(Beginning of Text under study)

Yes, I'll -- with respect to your first question, I'd say, let's just -- let's agree not to be presumptuous. I think for 2014, in terms of when we've gone to the board and had discussions with the board with respect to budget, acquisitions and organic growth projects, that's not been brought forward. And for our purposes, our plate's loaded right now for 2014. And as Joe mentioned on the splitter we've got a lot going on on that front as well as trying to finish up Corpus and some of these other things. So I -- yes, I would say, for 2014, let's assume that nothing happens. And then if it does, it would be a bonus. But definitely, really, we make no assumptions here internally as to the timing with respect to that. On the second -- the second question with respect to the size, it's a high teens million barrel storage facility, primarily resid-based. I think they're doing some things there to maybe try and change that profile without getting into too much detail. I think, overall, what would make the most sense for us is maybe to take it in tranches versus trying to swallow the whole thing at the same time. But with that said, I think that -- we'll look at it both ways, but I would expect chunks versus the full bite.

Joe McCreery

And I might just add, Michael, this is Joe again, with respect to Alinda, I mean, these guys just continue to show up with additional deal books all the time for things to look at. And so, as Wes alluded, our plate is thoroughly full with acquisition opportunities. And I'm almost looking at the drop downs as a "rainy day fund" that there's air and it's nice to have the halo. But right now, there's just a lot of wood to chop in the marketplace. And as long as these guys continue to bring deal books forward, we're going to assess those opportunities first in sort of real time.

Operator

Our next question comes from the line of TJ Schultz with RBC Capital Markets.

TJ Schultz - RBC Capital Markets, LLC, Research Division

Just the 2 acquisition opportunities in the fourth quarter that did not go through, if you could just comment a little more there. Mainly the one where you said, you played bridesmaid as it is, so was that primarily a price or if there was something else in the process?

Wes Martin

Yes, this is Wes. I'll take that. With respect to the bridesmaid deal, that was part of a process, right? So we gave it our best shot, but in the end, I think, just given where we are with respect to cost of capital and what our expectations for this specific or these assets was, we just couldn't hit the bid, if you will. Now I will say that, that's a deal that's out there, and it has not been announced, so we'll wait and see what happens on that front. But we think we were close, but in the end, I think it was a price issue. On the other one, that was a diligence issue, and I think it was a large acquisition. We -- it was a negotiated transaction. It had been -- we had been working on that relationship with that transaction for a period of, really, a couple of years. And ultimately, in diligence, we got in and found some things that we did -- we were concerned about and that we didn't necessarily like. And ultimately, the sellers thought that they could reap more value, I think, going elsewhere. So and then we also looked at another package that was part of a smaller process that was fairly interesting for us. And while that one didn't end up with a lot of cost, it had a lot of attraction for us, but we ultimately played second fiddle on that one as well.

(End of Text under study)
(Beginning of Extracted information)

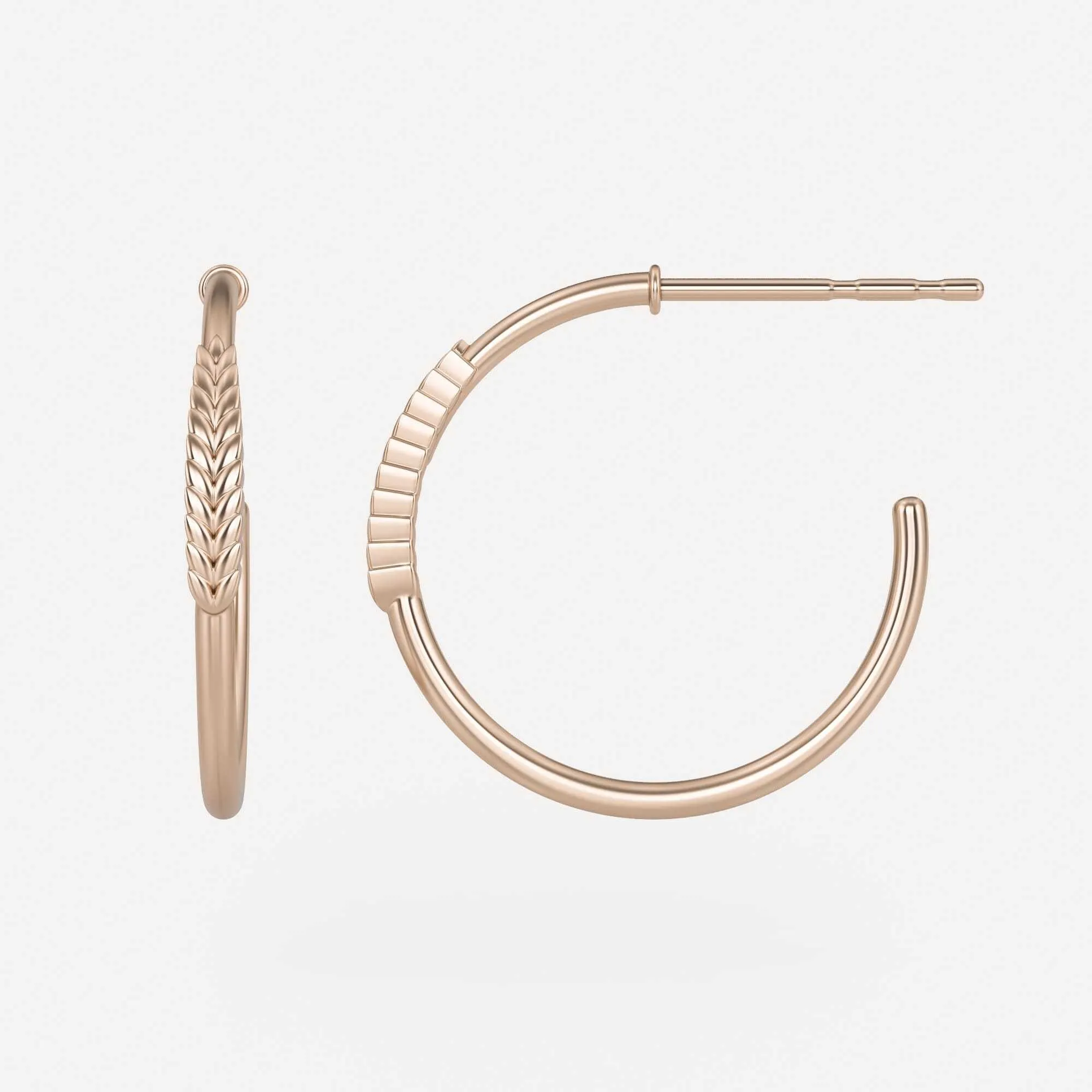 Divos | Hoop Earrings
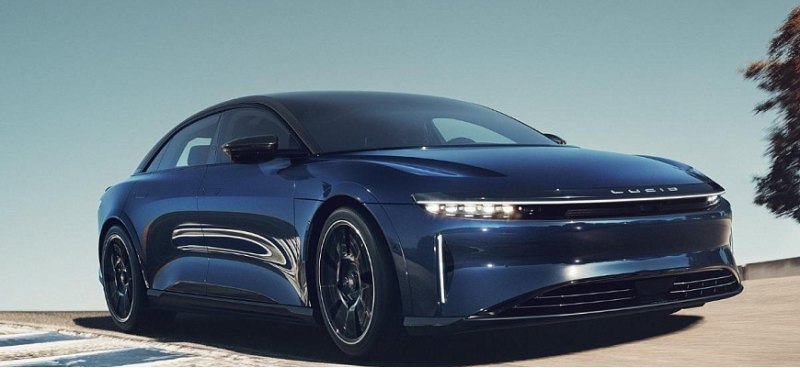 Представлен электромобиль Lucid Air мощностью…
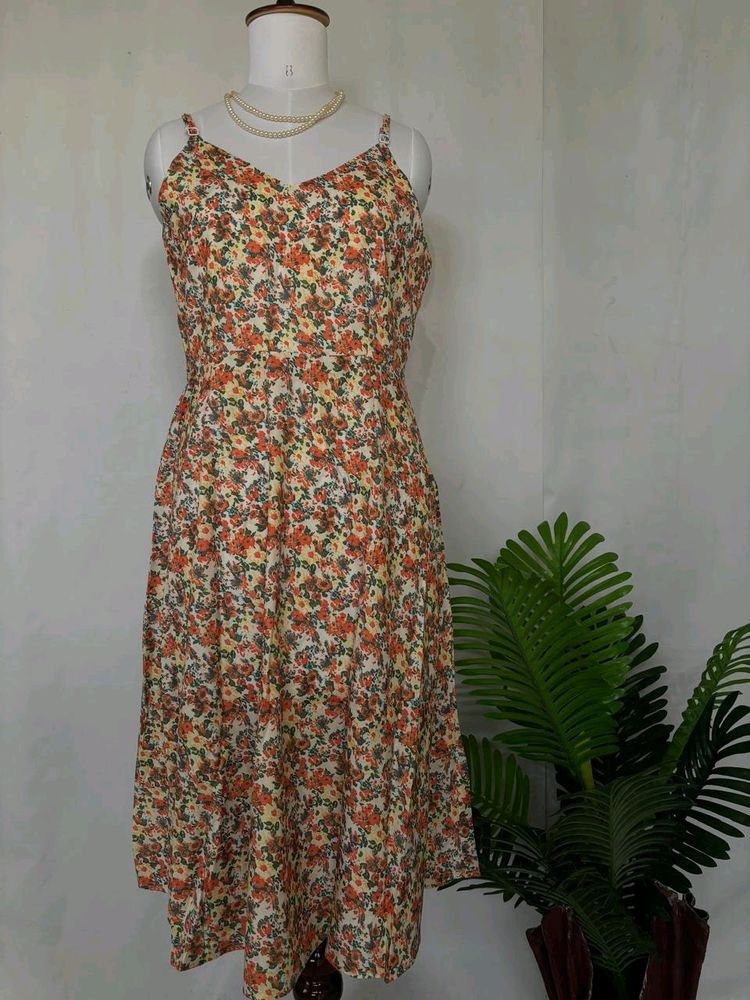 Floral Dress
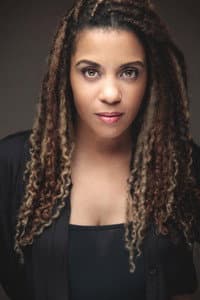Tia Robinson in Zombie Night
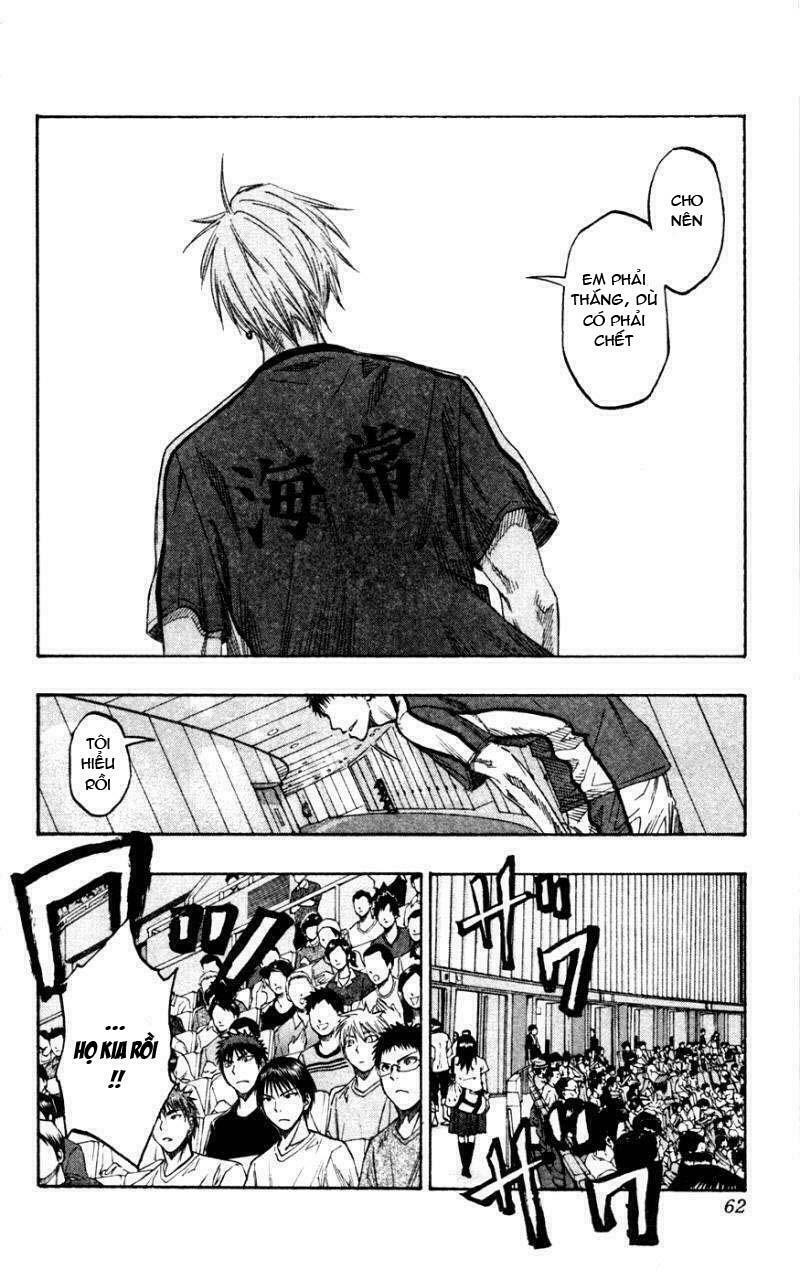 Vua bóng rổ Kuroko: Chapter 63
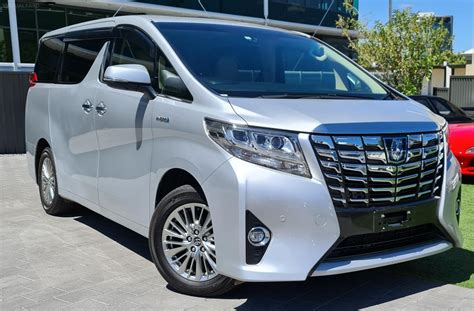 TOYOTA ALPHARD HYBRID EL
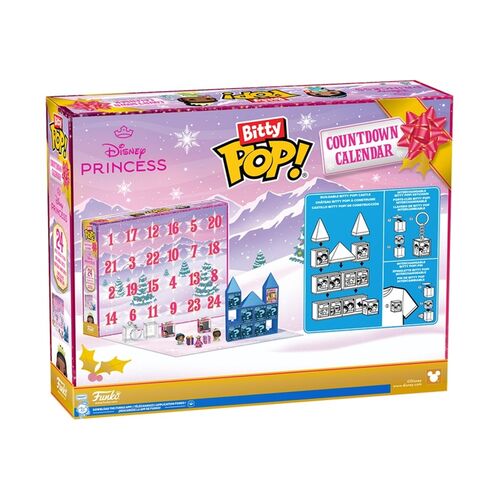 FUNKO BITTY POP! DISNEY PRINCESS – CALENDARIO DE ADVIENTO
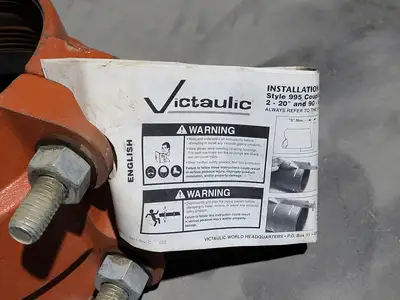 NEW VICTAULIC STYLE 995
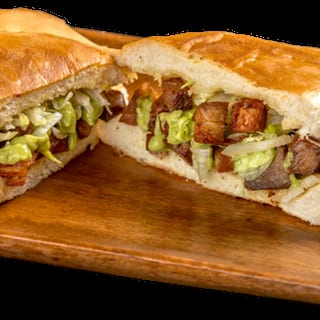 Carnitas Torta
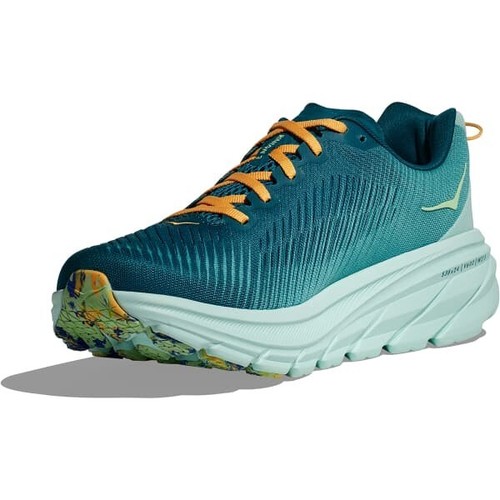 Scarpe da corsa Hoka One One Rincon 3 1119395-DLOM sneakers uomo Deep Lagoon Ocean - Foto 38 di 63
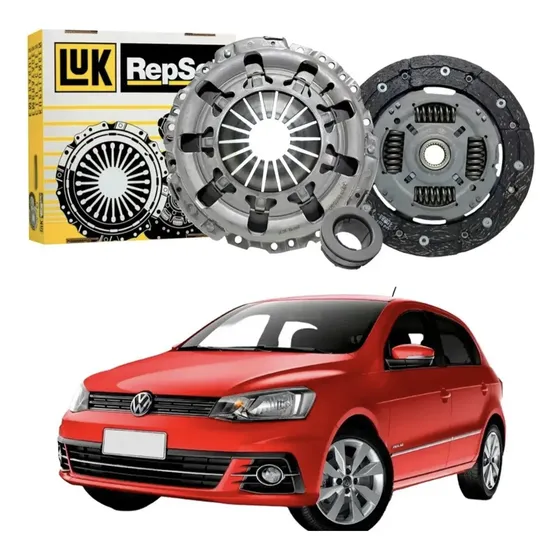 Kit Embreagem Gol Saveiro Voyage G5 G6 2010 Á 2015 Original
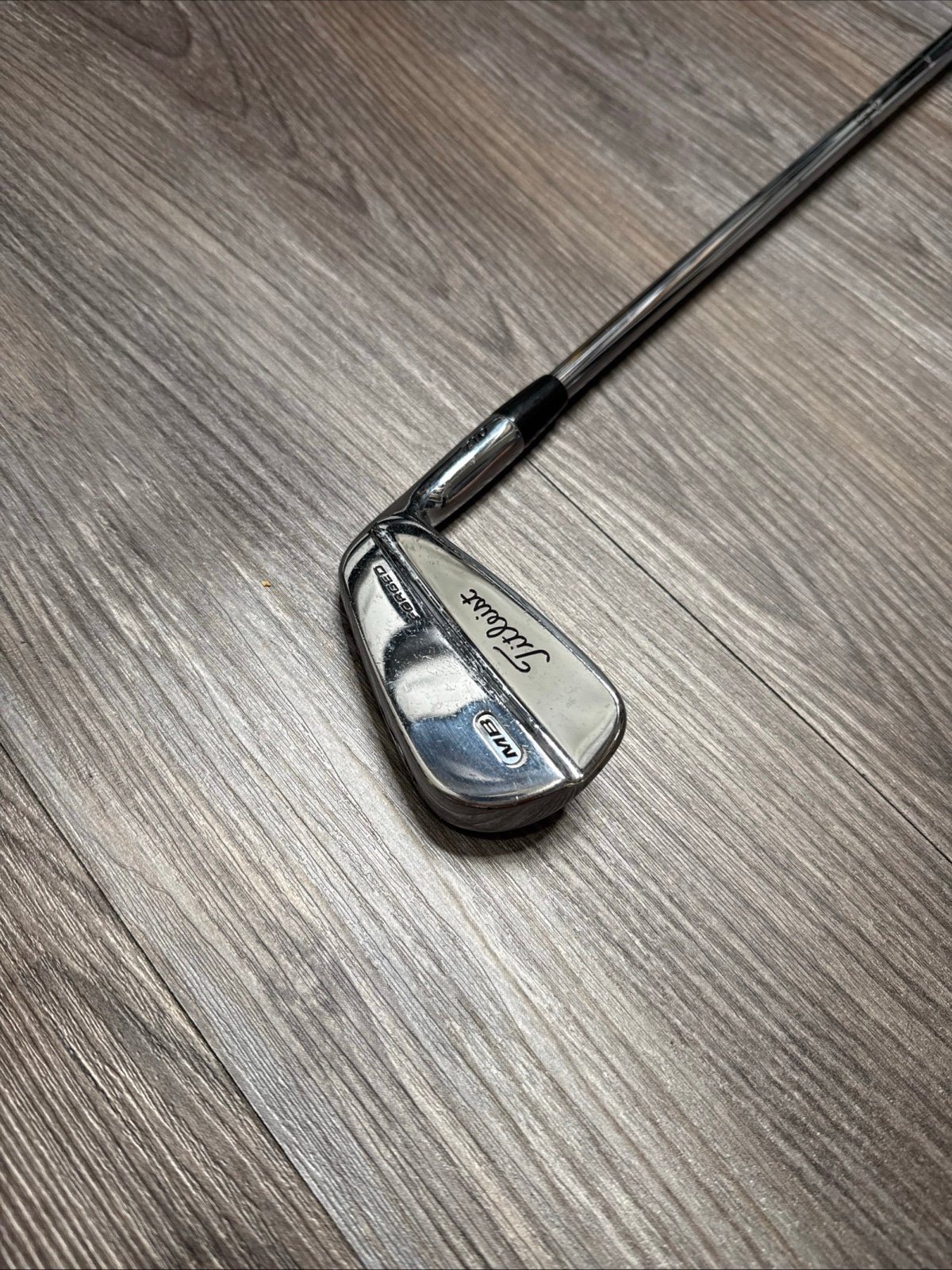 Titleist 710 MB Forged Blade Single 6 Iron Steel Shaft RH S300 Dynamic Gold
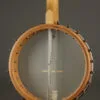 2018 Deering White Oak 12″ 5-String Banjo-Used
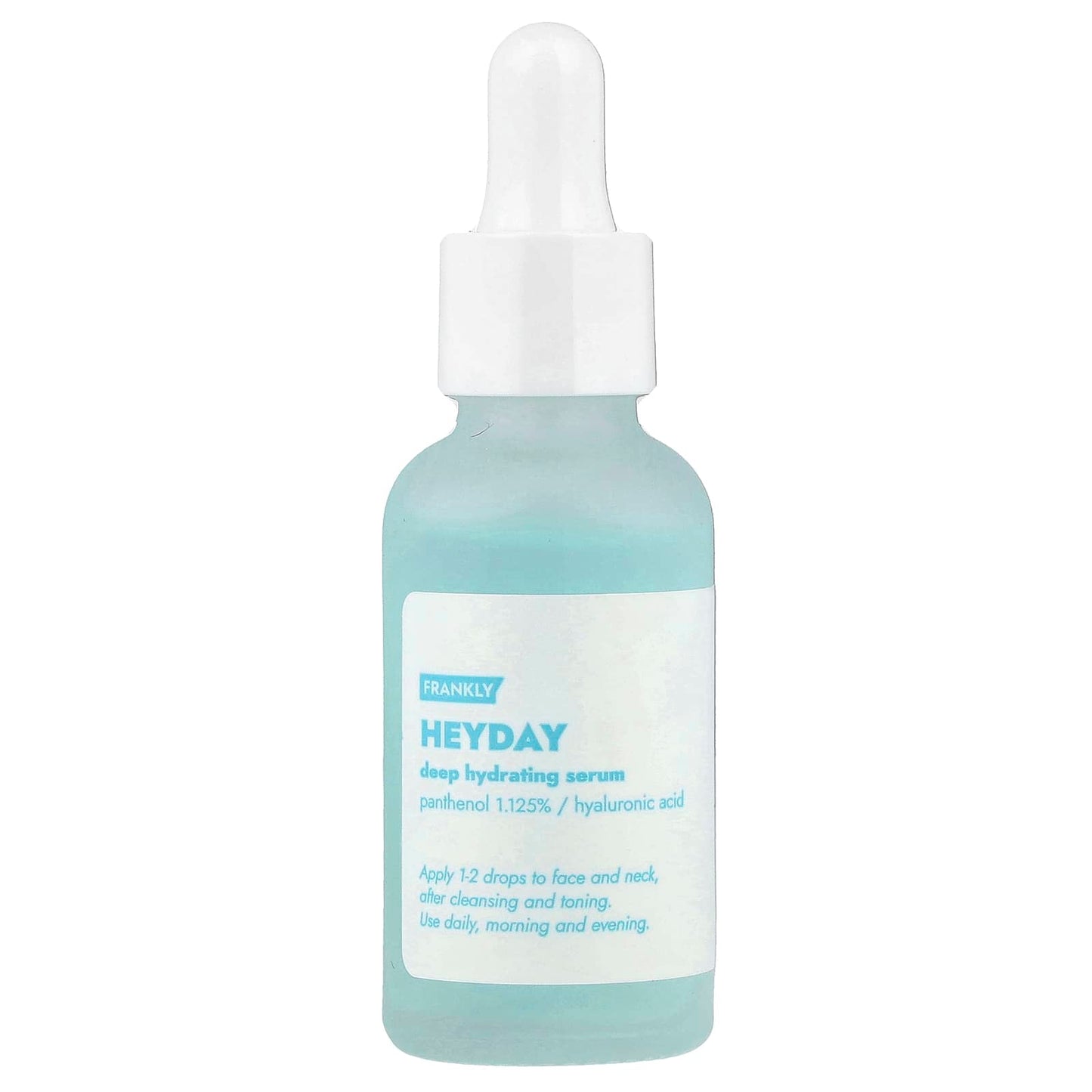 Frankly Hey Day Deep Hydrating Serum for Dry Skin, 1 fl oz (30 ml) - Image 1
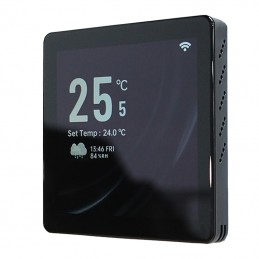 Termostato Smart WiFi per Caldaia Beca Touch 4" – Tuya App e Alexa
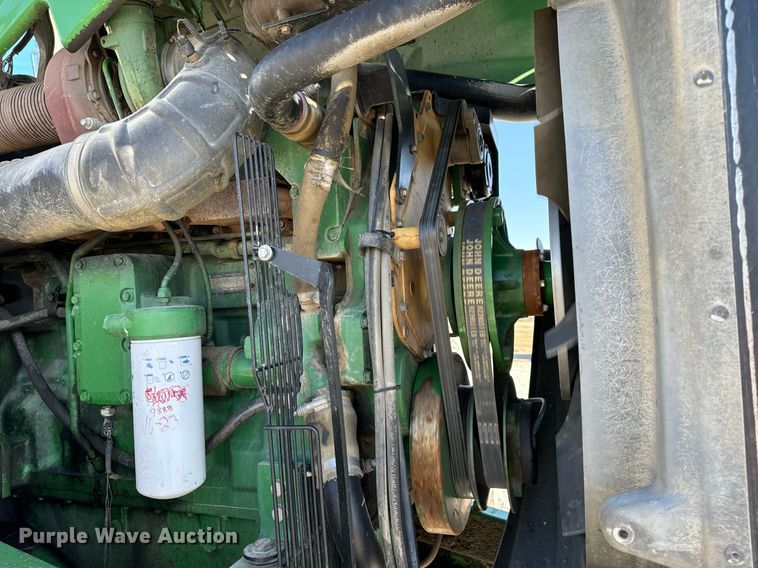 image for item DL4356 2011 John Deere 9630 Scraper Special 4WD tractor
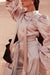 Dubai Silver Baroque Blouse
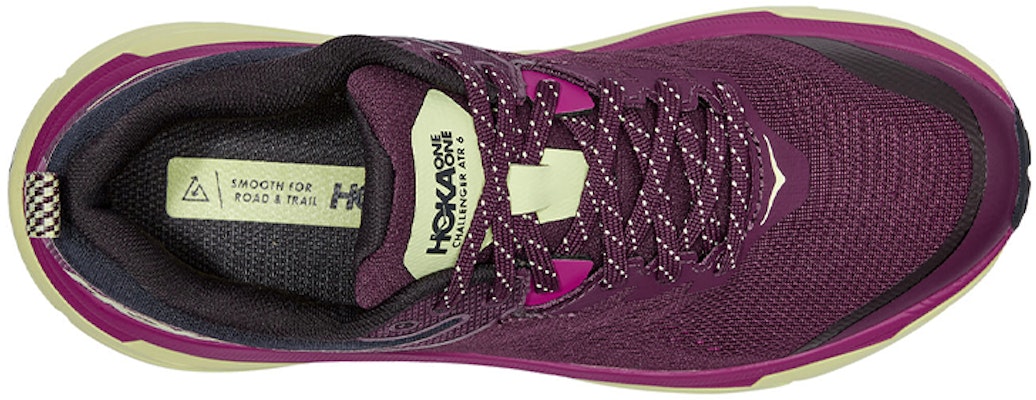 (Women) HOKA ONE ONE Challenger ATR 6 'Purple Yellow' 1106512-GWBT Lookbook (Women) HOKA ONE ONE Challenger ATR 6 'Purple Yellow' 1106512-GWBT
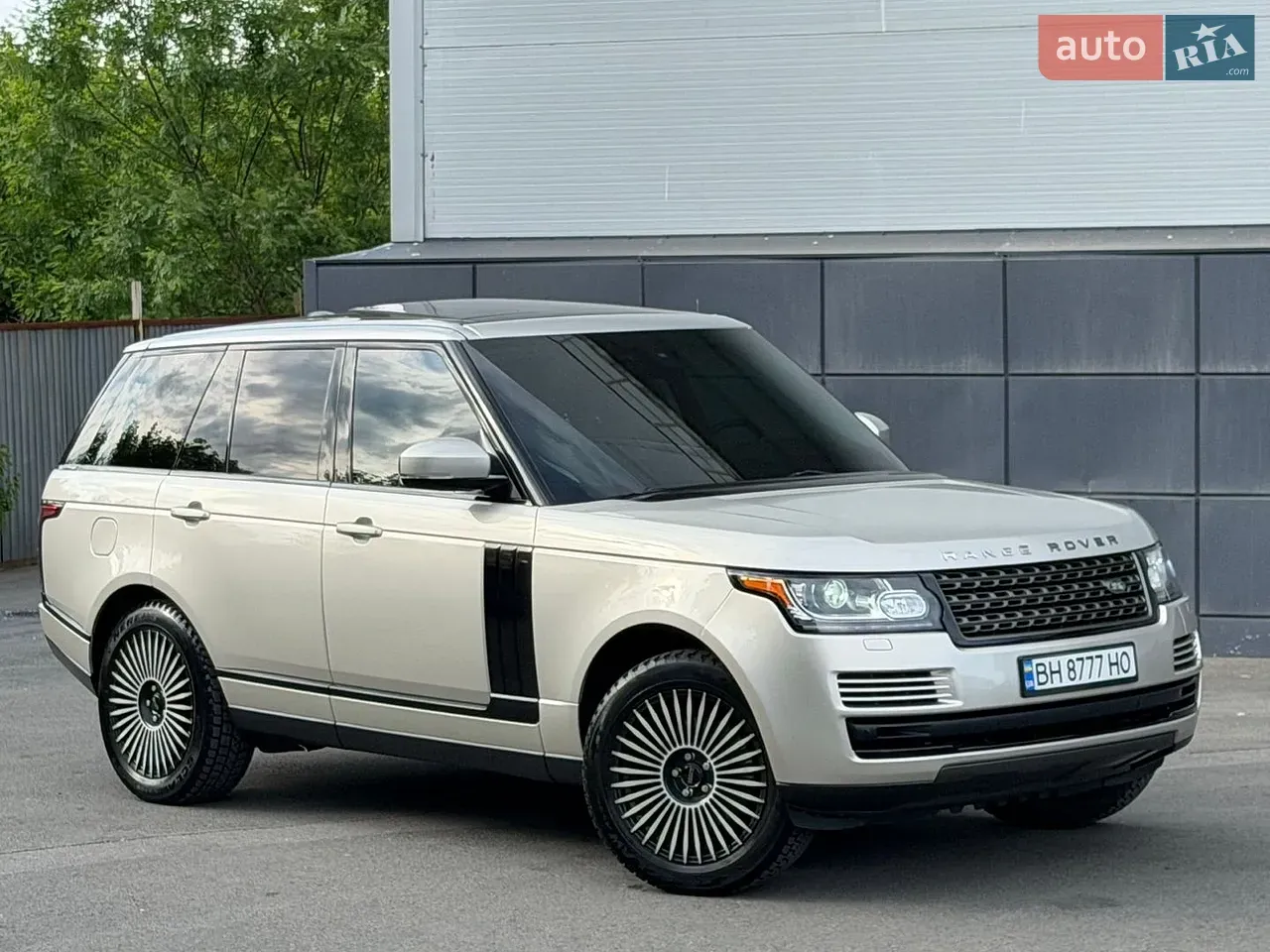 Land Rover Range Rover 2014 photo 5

(End of Extracted information)

Can you continue the earnings call transcript about acquisition opportunities, picking up after its final sentence?

§ Result of the exercise:
TJ Schultz - RBC Capital Markets, LLC, Research Division

Okay. There's a comment in the press release that you're exploring growth initiatives for Martin Lubricants, if you could just expand on that. What some of the options are for that business as we think about the growth pipeline?

Wes Martin

Yes, this is Wes. With respect to that, we're looking on both fronts, both organic opportunities and then also acquisition opportunities. These are smaller deals. Typically on the organic growth projects, we're talking about small expenditures, like buying cork fillers and packaging equipment, which is less than $2 million to $3 million, typically, on standalone basis. So we're looking at multiple smaller organic opportunities there. But we're also looking at acquisitions. And that's based -- we're being pretty selective on that. We're only looking for certain niche-based opportunities, more specialty talent, if you will, and assets. There's nothing that's imminent on that front, but we are talking to various parties with respect to opportunities on that front. But overall, those are smaller deals in general.

TJ Schultz - RBC Capital Markets, LLC, Research Division

Okay, understood. What's the 2014 growth CapEx expectation? And where do you expect total debt to EBITDA to be by the end of this year or where would you like it to be?

Ruben S. Martin

Yes, growth CapEx this year we're roughly $58 million to $60 million. Some of that is Corpus terminals and there's lots of smaller odds and ends. The largest being a $3.5 million type of number on down. So very modest on the current plate for organic growth.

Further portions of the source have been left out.